_Action item_
Line by line, please look for the word "Великой" in the following records, then copy each line you find it in.
** Exercise material follows **
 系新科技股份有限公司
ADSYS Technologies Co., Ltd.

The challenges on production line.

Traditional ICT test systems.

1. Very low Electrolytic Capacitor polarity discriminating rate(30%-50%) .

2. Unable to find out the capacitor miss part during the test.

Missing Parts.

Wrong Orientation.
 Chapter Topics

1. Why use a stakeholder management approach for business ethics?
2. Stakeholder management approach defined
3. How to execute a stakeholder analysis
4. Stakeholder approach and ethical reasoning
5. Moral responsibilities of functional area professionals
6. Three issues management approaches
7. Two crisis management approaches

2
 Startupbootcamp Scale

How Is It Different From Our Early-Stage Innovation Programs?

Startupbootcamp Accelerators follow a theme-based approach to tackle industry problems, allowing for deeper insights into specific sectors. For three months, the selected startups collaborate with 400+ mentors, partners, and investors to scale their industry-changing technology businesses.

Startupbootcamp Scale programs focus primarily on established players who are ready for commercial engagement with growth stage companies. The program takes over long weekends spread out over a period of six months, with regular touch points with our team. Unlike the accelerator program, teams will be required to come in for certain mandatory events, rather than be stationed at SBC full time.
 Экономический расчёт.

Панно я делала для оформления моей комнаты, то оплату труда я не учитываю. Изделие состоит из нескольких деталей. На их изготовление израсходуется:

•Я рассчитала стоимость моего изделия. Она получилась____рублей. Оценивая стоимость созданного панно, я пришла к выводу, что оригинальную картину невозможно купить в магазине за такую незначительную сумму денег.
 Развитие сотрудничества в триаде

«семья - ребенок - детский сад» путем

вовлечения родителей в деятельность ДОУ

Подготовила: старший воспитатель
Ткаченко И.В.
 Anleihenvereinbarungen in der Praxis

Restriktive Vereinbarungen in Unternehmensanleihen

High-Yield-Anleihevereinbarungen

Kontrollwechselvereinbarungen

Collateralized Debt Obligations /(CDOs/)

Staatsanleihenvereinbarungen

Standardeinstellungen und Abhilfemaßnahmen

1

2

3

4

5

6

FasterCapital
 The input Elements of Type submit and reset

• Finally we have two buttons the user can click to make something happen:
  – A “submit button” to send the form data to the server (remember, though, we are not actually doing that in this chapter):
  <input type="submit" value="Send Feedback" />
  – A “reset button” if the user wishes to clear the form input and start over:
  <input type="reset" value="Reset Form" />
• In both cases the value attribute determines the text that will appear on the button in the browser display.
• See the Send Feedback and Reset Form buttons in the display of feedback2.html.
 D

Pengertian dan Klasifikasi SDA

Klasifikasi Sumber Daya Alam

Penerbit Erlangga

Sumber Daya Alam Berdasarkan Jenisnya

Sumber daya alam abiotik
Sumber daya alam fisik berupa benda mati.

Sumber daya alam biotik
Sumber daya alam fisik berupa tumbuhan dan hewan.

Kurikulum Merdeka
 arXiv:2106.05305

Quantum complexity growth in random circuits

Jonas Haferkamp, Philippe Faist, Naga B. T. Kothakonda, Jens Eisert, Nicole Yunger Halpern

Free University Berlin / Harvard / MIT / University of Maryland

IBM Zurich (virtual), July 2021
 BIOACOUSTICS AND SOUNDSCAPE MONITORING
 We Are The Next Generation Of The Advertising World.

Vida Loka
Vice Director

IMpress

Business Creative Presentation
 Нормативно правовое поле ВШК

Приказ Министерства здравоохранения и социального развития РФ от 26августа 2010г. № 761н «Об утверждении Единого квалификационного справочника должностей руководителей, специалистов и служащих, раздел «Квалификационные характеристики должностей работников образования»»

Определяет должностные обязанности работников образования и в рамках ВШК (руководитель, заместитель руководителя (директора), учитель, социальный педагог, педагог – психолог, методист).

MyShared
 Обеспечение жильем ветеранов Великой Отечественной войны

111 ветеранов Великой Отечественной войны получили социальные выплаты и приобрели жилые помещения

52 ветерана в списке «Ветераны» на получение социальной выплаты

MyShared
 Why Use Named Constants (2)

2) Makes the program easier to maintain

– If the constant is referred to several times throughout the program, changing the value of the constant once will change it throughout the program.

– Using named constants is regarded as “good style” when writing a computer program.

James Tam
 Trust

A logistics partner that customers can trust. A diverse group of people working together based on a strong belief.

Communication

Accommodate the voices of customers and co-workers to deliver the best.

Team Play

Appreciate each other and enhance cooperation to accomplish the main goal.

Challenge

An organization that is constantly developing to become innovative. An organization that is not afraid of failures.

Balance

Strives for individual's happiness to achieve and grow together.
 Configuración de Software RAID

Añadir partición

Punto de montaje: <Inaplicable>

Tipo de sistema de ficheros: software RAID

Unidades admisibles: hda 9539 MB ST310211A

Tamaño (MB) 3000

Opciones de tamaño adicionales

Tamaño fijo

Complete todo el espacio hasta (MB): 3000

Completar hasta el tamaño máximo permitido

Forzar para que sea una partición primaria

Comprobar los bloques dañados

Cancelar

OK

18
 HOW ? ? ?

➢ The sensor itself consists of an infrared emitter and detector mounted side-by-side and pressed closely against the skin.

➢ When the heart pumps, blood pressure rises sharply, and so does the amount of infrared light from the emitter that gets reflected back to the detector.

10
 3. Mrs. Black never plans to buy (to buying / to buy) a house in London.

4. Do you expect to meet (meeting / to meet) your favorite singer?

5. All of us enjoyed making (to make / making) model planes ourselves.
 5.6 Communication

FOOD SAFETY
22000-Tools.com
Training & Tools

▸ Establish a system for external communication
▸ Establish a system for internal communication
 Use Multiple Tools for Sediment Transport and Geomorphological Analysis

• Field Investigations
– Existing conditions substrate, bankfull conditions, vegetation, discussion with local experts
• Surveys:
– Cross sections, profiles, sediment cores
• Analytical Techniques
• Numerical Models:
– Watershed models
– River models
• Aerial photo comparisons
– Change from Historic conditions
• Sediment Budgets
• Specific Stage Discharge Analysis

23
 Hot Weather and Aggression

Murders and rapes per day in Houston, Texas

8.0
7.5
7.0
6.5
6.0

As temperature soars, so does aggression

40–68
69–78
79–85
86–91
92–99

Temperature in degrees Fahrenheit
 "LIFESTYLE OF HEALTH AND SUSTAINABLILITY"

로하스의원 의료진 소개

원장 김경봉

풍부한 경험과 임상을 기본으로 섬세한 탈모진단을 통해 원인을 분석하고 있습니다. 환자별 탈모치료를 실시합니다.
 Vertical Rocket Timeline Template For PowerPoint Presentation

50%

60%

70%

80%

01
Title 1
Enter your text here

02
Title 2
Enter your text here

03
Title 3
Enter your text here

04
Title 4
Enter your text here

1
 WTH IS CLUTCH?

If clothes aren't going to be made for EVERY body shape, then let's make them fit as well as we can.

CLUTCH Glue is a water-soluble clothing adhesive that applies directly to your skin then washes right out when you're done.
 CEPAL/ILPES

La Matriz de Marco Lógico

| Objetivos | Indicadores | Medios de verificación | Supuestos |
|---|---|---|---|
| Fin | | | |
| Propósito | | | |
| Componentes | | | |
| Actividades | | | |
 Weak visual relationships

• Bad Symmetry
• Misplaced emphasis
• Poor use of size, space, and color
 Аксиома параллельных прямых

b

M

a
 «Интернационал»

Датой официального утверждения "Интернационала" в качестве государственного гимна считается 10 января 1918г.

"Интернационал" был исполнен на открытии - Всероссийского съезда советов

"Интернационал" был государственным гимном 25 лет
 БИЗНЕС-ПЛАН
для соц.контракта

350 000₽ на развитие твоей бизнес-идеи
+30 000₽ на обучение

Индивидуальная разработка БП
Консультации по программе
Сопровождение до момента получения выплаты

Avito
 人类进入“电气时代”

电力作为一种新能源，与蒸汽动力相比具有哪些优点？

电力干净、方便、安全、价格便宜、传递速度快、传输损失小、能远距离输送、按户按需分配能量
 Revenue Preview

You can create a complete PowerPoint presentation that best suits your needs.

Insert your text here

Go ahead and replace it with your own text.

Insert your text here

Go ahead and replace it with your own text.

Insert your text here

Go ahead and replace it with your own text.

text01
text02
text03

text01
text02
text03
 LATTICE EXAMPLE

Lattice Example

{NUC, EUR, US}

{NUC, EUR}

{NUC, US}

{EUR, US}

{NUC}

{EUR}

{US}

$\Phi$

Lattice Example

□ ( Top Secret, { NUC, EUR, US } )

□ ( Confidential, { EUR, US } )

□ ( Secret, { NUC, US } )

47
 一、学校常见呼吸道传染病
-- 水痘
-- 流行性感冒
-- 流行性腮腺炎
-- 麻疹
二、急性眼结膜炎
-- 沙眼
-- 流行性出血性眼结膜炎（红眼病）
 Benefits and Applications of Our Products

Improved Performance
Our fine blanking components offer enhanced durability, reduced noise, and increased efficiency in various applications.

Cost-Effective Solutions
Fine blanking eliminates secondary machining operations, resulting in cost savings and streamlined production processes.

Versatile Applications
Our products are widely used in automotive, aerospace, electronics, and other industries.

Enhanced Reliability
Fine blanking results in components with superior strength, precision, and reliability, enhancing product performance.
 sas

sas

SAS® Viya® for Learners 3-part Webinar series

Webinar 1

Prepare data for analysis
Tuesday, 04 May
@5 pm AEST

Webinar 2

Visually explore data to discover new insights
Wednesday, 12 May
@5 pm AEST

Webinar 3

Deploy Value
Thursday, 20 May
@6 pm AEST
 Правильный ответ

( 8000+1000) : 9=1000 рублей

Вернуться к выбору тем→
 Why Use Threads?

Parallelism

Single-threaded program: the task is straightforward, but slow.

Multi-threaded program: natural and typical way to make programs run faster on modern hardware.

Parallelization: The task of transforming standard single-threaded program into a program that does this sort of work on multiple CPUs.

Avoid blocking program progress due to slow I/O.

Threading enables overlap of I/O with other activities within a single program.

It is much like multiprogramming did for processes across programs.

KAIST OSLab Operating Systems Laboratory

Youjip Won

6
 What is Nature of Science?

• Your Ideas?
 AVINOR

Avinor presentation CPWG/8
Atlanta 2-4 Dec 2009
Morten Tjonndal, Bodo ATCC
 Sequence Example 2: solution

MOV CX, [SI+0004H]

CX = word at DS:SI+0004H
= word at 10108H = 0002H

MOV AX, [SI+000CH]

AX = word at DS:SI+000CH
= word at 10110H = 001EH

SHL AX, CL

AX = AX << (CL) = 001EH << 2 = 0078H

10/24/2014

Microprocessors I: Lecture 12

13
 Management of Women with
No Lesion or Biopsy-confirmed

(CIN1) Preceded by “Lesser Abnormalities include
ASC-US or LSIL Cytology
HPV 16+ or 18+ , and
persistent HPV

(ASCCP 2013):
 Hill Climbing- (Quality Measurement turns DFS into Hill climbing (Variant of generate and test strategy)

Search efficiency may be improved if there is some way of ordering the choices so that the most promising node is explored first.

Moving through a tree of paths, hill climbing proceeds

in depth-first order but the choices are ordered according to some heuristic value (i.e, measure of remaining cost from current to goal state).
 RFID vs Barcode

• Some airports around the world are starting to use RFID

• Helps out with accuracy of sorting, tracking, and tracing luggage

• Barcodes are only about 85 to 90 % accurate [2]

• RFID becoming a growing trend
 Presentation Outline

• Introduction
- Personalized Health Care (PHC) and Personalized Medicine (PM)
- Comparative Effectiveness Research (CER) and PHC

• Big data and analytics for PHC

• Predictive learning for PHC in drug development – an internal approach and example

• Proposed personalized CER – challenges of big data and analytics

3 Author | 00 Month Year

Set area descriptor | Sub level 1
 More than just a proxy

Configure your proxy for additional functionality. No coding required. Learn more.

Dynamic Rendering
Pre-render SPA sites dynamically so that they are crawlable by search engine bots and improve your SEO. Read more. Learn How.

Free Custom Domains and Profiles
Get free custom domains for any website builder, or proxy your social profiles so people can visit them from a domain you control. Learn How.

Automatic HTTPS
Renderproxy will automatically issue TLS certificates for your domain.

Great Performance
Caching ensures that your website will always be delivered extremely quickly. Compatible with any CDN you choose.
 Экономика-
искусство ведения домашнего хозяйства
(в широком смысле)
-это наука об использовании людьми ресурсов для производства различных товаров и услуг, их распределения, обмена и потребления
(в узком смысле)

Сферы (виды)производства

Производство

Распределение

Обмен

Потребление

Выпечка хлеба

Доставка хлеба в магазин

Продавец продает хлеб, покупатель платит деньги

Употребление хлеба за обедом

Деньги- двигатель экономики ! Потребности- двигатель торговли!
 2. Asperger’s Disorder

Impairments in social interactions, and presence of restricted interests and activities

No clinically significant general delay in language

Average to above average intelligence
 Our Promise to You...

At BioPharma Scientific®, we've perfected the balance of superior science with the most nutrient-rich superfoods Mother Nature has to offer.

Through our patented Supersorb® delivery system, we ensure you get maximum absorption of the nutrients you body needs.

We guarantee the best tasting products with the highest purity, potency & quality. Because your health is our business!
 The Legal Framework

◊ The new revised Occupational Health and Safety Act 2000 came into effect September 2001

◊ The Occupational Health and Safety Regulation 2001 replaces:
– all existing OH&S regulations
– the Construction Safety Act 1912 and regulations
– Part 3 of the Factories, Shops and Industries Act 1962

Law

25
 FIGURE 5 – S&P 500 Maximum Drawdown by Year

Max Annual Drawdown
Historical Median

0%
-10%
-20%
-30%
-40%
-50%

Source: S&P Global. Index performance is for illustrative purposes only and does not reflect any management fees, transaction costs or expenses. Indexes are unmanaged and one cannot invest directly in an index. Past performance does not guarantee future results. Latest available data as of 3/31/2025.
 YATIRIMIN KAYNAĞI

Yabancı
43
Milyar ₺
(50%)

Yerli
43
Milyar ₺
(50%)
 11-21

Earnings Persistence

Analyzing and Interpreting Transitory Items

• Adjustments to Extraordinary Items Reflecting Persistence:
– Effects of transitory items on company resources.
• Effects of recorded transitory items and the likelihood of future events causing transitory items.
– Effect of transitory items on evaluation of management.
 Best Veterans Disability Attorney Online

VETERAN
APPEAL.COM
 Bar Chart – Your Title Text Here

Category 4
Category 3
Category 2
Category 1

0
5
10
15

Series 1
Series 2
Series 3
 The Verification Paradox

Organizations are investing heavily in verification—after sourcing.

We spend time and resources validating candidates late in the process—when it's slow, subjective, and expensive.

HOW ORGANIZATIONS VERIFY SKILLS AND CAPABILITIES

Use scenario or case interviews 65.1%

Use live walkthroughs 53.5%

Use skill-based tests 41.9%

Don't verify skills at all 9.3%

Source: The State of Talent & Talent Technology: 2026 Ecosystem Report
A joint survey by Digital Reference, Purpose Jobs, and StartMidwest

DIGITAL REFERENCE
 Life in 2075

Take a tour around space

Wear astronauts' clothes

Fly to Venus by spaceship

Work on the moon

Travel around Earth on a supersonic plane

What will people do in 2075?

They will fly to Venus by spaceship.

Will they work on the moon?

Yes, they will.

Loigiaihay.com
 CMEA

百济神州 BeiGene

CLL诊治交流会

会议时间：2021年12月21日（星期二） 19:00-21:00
** End of Exercise material **
_Solution to this exercise_
 Обеспечение жильем ветеранов Великой Отечественной войны
111 ветеранов Великой Отечественной войны получили социальные выплаты и приобрели жилые помещения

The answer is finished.